- _Instructions to follow_
Could you write out the records below exactly as they appear, leaving out any pictures?

- _Data_
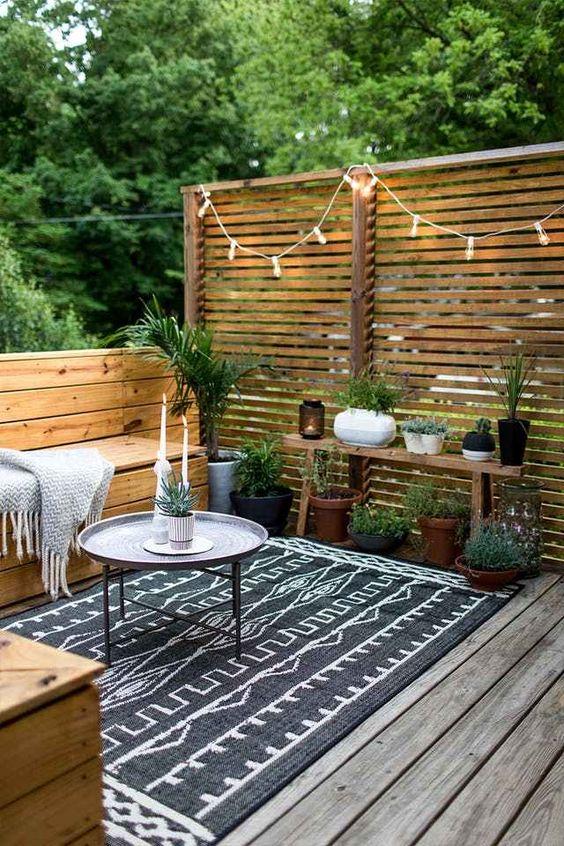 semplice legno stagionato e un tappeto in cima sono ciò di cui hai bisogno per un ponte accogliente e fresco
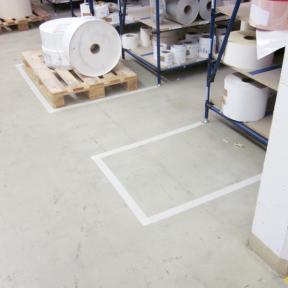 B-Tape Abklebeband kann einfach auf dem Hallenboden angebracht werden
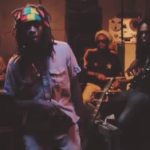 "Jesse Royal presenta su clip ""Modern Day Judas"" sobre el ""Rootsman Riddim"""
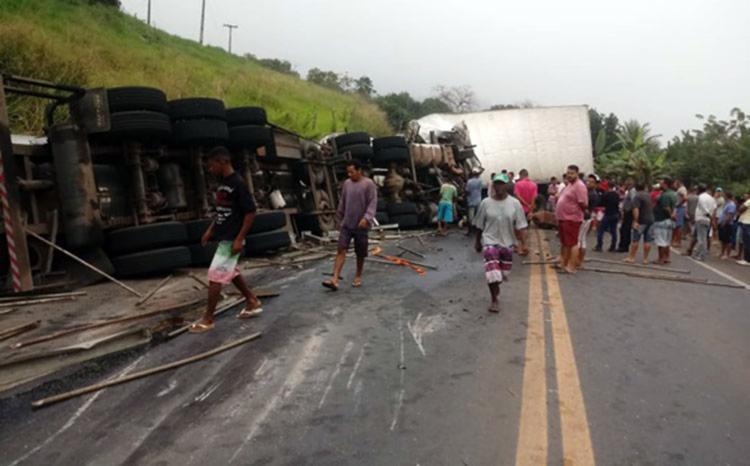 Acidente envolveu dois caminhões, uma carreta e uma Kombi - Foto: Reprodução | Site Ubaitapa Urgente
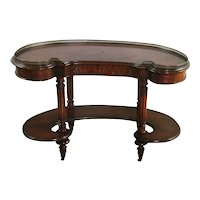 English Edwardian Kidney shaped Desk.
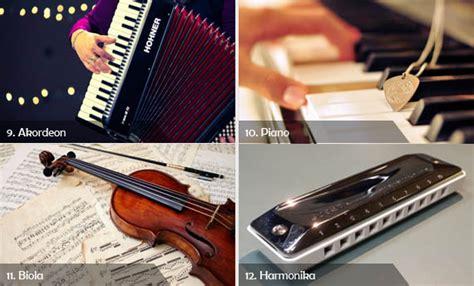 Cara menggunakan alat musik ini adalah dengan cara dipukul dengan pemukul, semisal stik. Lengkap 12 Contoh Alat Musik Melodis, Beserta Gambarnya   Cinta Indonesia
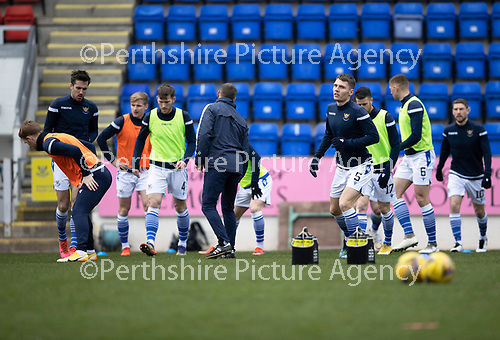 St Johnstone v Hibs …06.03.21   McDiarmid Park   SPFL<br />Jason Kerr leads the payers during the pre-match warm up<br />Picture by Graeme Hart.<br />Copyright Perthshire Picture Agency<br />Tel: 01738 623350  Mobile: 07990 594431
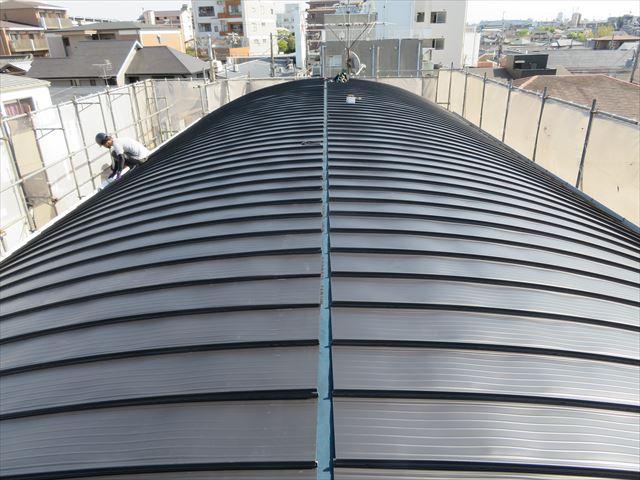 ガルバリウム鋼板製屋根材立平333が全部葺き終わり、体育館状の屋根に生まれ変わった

- _Final answer_
 semplice legno stagionato e un tappeto in cima sono ciò di cui hai bisogno per un ponte accogliente e fresco
 B-Tape Abklebeband kann einfach auf dem Hallenboden angebracht werden
 "Jesse Royal presenta su clip ""Modern Day Judas"" sobre el ""Rootsman Riddim"""
 Acidente envolveu dois caminhões, uma carreta e uma Kombi - Foto: Reprodução | Site Ubaitapa Urgente
 English Edwardian Kidney shaped Desk.
 Cara menggunakan alat musik ini adalah dengan cara dipukul dengan pemukul, semisal stik. Lengkap 12 Contoh Alat Musik Melodis, Beserta Gambarnya   Cinta Indonesia
 St Johnstone v Hibs …06.03.21   McDiarmid Park   SPFL<br />Jason Kerr leads the payers during the pre-match warm up<br />Picture by Graeme Hart.<br />Copyright Perthshire Picture Agency<br />Tel: 01738 623350  Mobile: 07990 594431
 ガルバリウム鋼板製屋根材立平333が全部葺き終わり、体育館状の屋根に生まれ変わった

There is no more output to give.